Amid stagnant economic growth and record unemployment, you would be forgiven for thinking paid work was in scarce supply in France.
However, according to the government there are some 350,000 jobs available, but which France's state employment agency Pôle Emploi is having a hard time filling.
As a result Labour Minister François Rebsamen has ordered the leadership of the Pôle Emploi to "reinforce checks" to make sure benefit recipients are in fact "looking for a job," he told i-Télé
"It's not acceptable, in a struggling country that wants to recover, to have people not looking for work, where jobs are available," he said, adding he doesn't believe it applies to the majority of job seekers.
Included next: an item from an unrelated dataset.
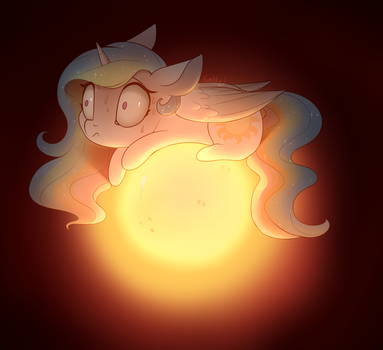 It's Hot by Evehly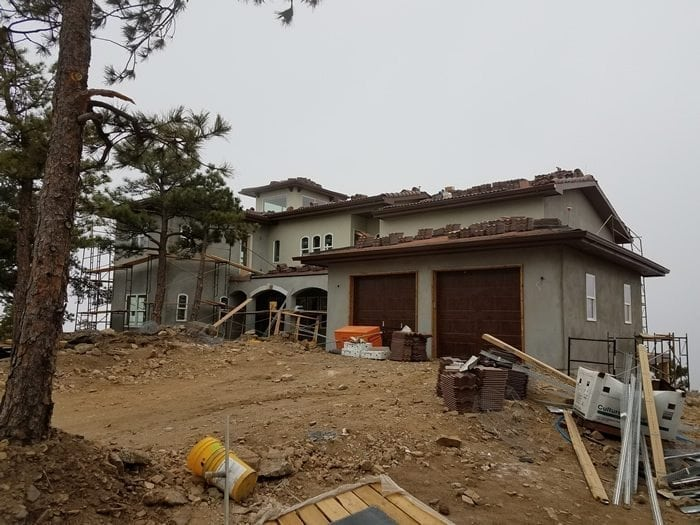 Construction services for custom homes in Colorado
The minister said he wants Pôle Emploi to consider things like check-in appointments with job seekers and other verification measures, which could mean an end to benefits for people who aren't actively looking for work.
Rebsamen's statement caused outrage among trade union leaders.
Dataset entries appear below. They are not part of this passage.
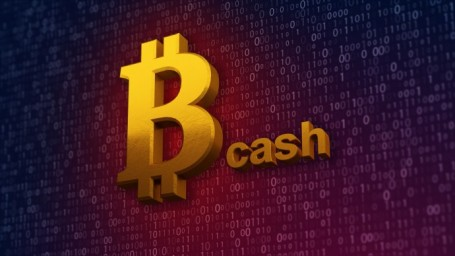 Coingeek to Fund the BCH Anonymizer Mixing Platform 'Cash Shuffle'
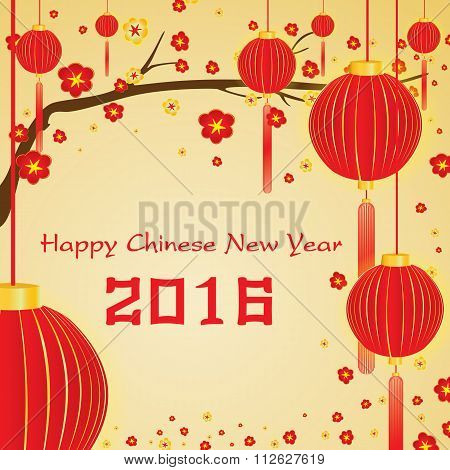 Happy Chinese New Year 2016 Card on gold background.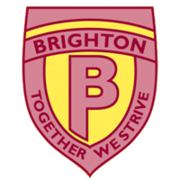Brighton Primary School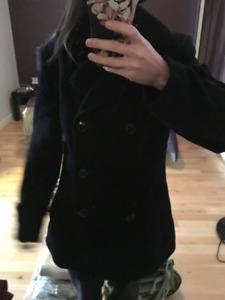 manteau en suede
"The words of François Rebsamen are disgraceful and obscene…this leftist government is carrying out rightist policies," CGT national secretary Jean François Kiefer told i-Télé. "We must not confuse fraudsters for the majority of people who are really looking for work."
However, even if all 350,000 jobs Rebsamen referenced, were filled tomorrow it would only make a roughly 10 percent dent in the historically large pool of 3.42 million people looking for work in France. That's the number according to official stats from INSEE, but many consider the number of unemployed in France to be much higher.
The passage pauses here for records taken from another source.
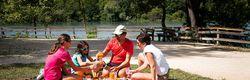 Top 10 des spots pique-nique à Romans et Valence !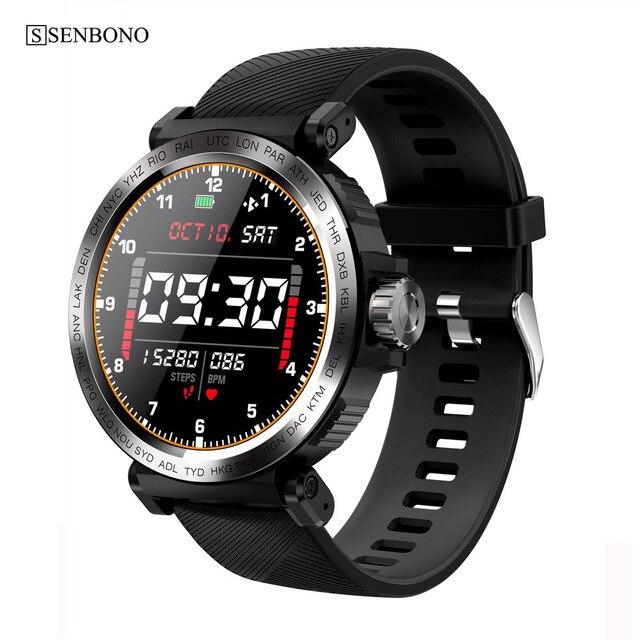 SENBONO 2020 Sport IP68 Waterproof Smart Watch Screen Touch Men Clock Women Fitness Tracker Smartwatch for IOS Android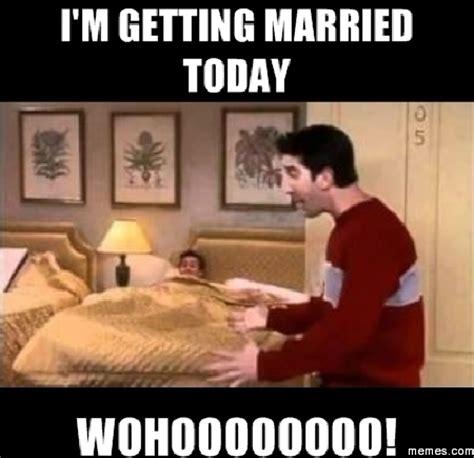 Getting Married Memes - home memes com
July was the ninth straight month that unemployment has risen for French workers, which means some 500,000 more job seekers have ended up without work since the election of François Hollande in 2012.
"Every month I confront its gravity," Hollande told France Info recently. "Behind the numbers, there are men and women who are suffering, who have lost their jobs in formerly industrial areas, where companies didn't evolve, adapt to the making of innovative products."
Earlier this year a new system was trialed in four regions around France, where special agents were employed to track down those who were cheating the system.
It has not been confirmed whether there are plans to roll out the system across France.
The recent government turmoil which led to a cabinet reshuffle was sparked by disagreements inside the Hollande administration over how to fix the French economy. While the president has pursued a policy of austerity-like cuts and tax breaks for businesses that are intended to spur hiring, his opponents see it as a failed strategy.
Former Economy Minister Arnaud Montebourg, who got the boot for publicly slamming the president's plan, has said austerity is a failed policy.
“The austerity policies of tax hikes and reductions in public spending decided by the government are today the cause of the useless prolongation and the aggravation of the economic crisis, and the unnecessary suffering of Europe’s citizens,” Montebourg said in his final moments at the economy ministry.